_TASK DIRECTIONS_
Extract all of the entries and give them again, word for word.

_DATA SUPPLIED_

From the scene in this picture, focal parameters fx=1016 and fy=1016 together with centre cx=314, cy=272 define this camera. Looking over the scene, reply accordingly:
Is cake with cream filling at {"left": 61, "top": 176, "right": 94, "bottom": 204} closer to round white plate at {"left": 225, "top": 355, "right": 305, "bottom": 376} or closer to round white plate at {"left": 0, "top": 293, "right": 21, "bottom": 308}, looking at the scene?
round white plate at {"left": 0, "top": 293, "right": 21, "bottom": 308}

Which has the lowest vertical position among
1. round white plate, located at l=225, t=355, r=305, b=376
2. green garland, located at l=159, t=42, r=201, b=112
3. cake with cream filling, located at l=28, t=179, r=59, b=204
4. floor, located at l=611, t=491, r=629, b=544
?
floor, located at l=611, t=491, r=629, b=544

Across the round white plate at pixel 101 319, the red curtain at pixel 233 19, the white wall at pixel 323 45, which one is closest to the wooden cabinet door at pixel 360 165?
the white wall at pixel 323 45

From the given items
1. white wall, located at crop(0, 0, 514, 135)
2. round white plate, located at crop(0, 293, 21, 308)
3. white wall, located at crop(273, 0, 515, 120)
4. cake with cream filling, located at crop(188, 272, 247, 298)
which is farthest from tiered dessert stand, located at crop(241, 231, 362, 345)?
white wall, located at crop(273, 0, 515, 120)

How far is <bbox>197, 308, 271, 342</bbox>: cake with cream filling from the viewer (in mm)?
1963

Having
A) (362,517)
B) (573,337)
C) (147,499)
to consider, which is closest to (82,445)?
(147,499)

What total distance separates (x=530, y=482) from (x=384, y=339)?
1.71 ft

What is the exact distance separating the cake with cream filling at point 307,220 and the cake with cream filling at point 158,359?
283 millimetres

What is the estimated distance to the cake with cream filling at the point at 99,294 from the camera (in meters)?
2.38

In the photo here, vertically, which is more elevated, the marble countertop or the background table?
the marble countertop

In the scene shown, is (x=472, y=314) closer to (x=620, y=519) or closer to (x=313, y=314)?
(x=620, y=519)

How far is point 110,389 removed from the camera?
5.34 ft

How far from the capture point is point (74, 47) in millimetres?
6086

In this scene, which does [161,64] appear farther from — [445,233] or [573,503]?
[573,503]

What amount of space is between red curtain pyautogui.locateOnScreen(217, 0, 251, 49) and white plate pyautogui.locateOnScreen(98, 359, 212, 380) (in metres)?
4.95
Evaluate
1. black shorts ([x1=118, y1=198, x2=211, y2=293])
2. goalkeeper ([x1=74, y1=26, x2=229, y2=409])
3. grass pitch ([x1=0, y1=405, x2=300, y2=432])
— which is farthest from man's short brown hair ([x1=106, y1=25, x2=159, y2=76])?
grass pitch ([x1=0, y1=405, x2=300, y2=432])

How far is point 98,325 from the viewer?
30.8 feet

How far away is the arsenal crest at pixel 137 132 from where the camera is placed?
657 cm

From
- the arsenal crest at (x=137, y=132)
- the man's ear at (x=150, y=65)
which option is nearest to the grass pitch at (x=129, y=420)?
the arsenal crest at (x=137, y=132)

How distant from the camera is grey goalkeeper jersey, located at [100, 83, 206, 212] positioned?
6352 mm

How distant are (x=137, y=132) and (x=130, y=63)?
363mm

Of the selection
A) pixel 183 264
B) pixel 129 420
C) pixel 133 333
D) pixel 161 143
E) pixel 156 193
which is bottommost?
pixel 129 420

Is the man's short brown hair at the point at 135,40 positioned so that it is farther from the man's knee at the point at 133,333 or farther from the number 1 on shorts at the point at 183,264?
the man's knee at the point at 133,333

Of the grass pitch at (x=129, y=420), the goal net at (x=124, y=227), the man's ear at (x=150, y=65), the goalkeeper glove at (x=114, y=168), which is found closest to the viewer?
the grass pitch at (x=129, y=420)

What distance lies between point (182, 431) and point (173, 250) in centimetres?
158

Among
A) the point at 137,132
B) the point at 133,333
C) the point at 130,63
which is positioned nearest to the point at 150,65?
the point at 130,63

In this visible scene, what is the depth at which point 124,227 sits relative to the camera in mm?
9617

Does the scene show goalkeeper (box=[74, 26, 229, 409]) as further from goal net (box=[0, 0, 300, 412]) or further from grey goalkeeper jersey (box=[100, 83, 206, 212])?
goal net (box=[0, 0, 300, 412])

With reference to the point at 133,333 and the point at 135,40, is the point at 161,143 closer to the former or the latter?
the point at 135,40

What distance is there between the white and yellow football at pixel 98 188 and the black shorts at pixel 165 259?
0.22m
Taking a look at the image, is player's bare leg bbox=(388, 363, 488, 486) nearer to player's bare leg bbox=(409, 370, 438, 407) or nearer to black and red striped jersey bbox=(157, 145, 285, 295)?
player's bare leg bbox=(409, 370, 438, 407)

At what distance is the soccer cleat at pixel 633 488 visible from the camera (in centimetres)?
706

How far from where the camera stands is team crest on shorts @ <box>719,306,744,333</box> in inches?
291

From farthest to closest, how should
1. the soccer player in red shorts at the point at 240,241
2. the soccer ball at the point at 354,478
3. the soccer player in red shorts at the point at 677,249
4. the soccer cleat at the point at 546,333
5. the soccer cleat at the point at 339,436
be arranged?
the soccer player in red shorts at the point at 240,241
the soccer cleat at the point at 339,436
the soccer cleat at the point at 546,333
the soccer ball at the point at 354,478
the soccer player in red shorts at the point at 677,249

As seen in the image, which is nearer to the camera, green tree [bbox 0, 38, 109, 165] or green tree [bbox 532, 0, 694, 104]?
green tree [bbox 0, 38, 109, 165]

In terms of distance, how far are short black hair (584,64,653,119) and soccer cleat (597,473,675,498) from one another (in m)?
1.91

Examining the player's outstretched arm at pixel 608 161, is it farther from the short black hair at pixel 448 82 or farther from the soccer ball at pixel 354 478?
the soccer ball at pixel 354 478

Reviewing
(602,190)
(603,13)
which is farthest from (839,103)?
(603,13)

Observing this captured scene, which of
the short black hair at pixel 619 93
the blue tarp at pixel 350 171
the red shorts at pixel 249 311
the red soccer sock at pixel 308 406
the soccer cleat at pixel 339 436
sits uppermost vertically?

_PROBLEM SOLUTION_
From the scene in this picture, focal parameters fx=1016 and fy=1016 together with centre cx=314, cy=272 define this camera. Looking over the scene, reply accordingly:
Is cake with cream filling at {"left": 61, "top": 176, "right": 94, "bottom": 204} closer to round white plate at {"left": 225, "top": 355, "right": 305, "bottom": 376} or closer to round white plate at {"left": 0, "top": 293, "right": 21, "bottom": 308}, looking at the scene?
round white plate at {"left": 0, "top": 293, "right": 21, "bottom": 308}

Which has the lowest vertical position among
1. round white plate, located at l=225, t=355, r=305, b=376
2. green garland, located at l=159, t=42, r=201, b=112
3. cake with cream filling, located at l=28, t=179, r=59, b=204
4. floor, located at l=611, t=491, r=629, b=544
?
floor, located at l=611, t=491, r=629, b=544

Across the round white plate at pixel 101 319, the red curtain at pixel 233 19, the white wall at pixel 323 45, which one is closest to the wooden cabinet door at pixel 360 165?
the white wall at pixel 323 45

From the given items
1. white wall, located at crop(0, 0, 514, 135)
2. round white plate, located at crop(0, 293, 21, 308)
3. white wall, located at crop(273, 0, 515, 120)
4. cake with cream filling, located at crop(188, 272, 247, 298)
which is farthest from tiered dessert stand, located at crop(241, 231, 362, 345)?
white wall, located at crop(273, 0, 515, 120)

How far is <bbox>197, 308, 271, 342</bbox>: cake with cream filling from the viewer (in mm)?
1963

Having
A) (362,517)
B) (573,337)
C) (147,499)
to consider, which is closest to (82,445)?
(147,499)

What total distance separates (x=530, y=482) from (x=384, y=339)?
1.71 ft

What is the exact distance separating the cake with cream filling at point 307,220 and the cake with cream filling at point 158,359?
283 millimetres

What is the estimated distance to the cake with cream filling at the point at 99,294 from the camera (in meters)?
2.38

In the photo here, vertically, which is more elevated, the marble countertop or the background table?
the marble countertop

In the scene shown, is (x=472, y=314) closer to (x=620, y=519) or closer to (x=313, y=314)?
(x=620, y=519)

How far is point 110,389 removed from the camera?
5.34 ft

How far from the capture point is point (74, 47) in millimetres?
6086

In this scene, which does [161,64] appear farther from — [445,233] or [573,503]?
[573,503]

What amount of space is between red curtain pyautogui.locateOnScreen(217, 0, 251, 49) and white plate pyautogui.locateOnScreen(98, 359, 212, 380) (in metres)?
4.95
Evaluate
1. black shorts ([x1=118, y1=198, x2=211, y2=293])
2. goalkeeper ([x1=74, y1=26, x2=229, y2=409])
3. grass pitch ([x1=0, y1=405, x2=300, y2=432])
— which is farthest from man's short brown hair ([x1=106, y1=25, x2=159, y2=76])?
grass pitch ([x1=0, y1=405, x2=300, y2=432])

How far is point 98,325 from the viewer?
30.8 feet

How far away is the arsenal crest at pixel 137 132 from where the camera is placed?
657 cm

From
- the arsenal crest at (x=137, y=132)
- the man's ear at (x=150, y=65)
which option is nearest to the grass pitch at (x=129, y=420)?
the arsenal crest at (x=137, y=132)

How distant from the camera is grey goalkeeper jersey, located at [100, 83, 206, 212] positioned?
6352 mm

How distant are (x=137, y=132) and (x=130, y=63)?
363mm

Of the selection
A) pixel 183 264
B) pixel 129 420
C) pixel 133 333
D) pixel 161 143
E) pixel 156 193
which is bottommost?
pixel 129 420

Is the man's short brown hair at the point at 135,40 positioned so that it is farther from the man's knee at the point at 133,333 or farther from the number 1 on shorts at the point at 183,264?
the man's knee at the point at 133,333

Of the grass pitch at (x=129, y=420), the goal net at (x=124, y=227), the man's ear at (x=150, y=65), the goalkeeper glove at (x=114, y=168), which is found closest to the viewer?
the grass pitch at (x=129, y=420)

What distance lies between point (182, 431) and point (173, 250) in centimetres?
158

Among
A) the point at 137,132
B) the point at 133,333
C) the point at 130,63
which is positioned nearest to the point at 150,65?
the point at 130,63

In this visible scene, what is the depth at which point 124,227 sits relative to the camera in mm?
9617

Does the scene show goalkeeper (box=[74, 26, 229, 409]) as further from goal net (box=[0, 0, 300, 412]) or further from grey goalkeeper jersey (box=[100, 83, 206, 212])?
goal net (box=[0, 0, 300, 412])

With reference to the point at 133,333 and the point at 135,40, is the point at 161,143 closer to the former or the latter?
the point at 135,40

What distance is there between the white and yellow football at pixel 98 188 and the black shorts at pixel 165 259?
0.22m
Taking a look at the image, is player's bare leg bbox=(388, 363, 488, 486) nearer to player's bare leg bbox=(409, 370, 438, 407) or nearer to black and red striped jersey bbox=(157, 145, 285, 295)?
player's bare leg bbox=(409, 370, 438, 407)

At what distance is the soccer cleat at pixel 633 488 visible from the camera (in centimetres)?
706

How far from where the camera stands is team crest on shorts @ <box>719,306,744,333</box> in inches?
291

From farthest to closest, how should
1. the soccer player in red shorts at the point at 240,241
2. the soccer ball at the point at 354,478
3. the soccer player in red shorts at the point at 677,249
4. the soccer cleat at the point at 546,333
5. the soccer cleat at the point at 339,436
be arranged?
the soccer player in red shorts at the point at 240,241
the soccer cleat at the point at 339,436
the soccer cleat at the point at 546,333
the soccer ball at the point at 354,478
the soccer player in red shorts at the point at 677,249

As seen in the image, which is nearer to the camera, green tree [bbox 0, 38, 109, 165] or green tree [bbox 532, 0, 694, 104]?
green tree [bbox 0, 38, 109, 165]

In terms of distance, how far are short black hair (584,64,653,119) and soccer cleat (597,473,675,498) from one another (in m)?
1.91

Examining the player's outstretched arm at pixel 608 161, is it farther from the short black hair at pixel 448 82 or farther from the soccer ball at pixel 354 478?
the soccer ball at pixel 354 478

Reviewing
(602,190)
(603,13)
which is farthest from (839,103)?
(603,13)

Observing this captured scene, which of
the short black hair at pixel 619 93
the blue tarp at pixel 350 171
the red shorts at pixel 249 311
the red soccer sock at pixel 308 406
the soccer cleat at pixel 339 436
sits uppermost vertically?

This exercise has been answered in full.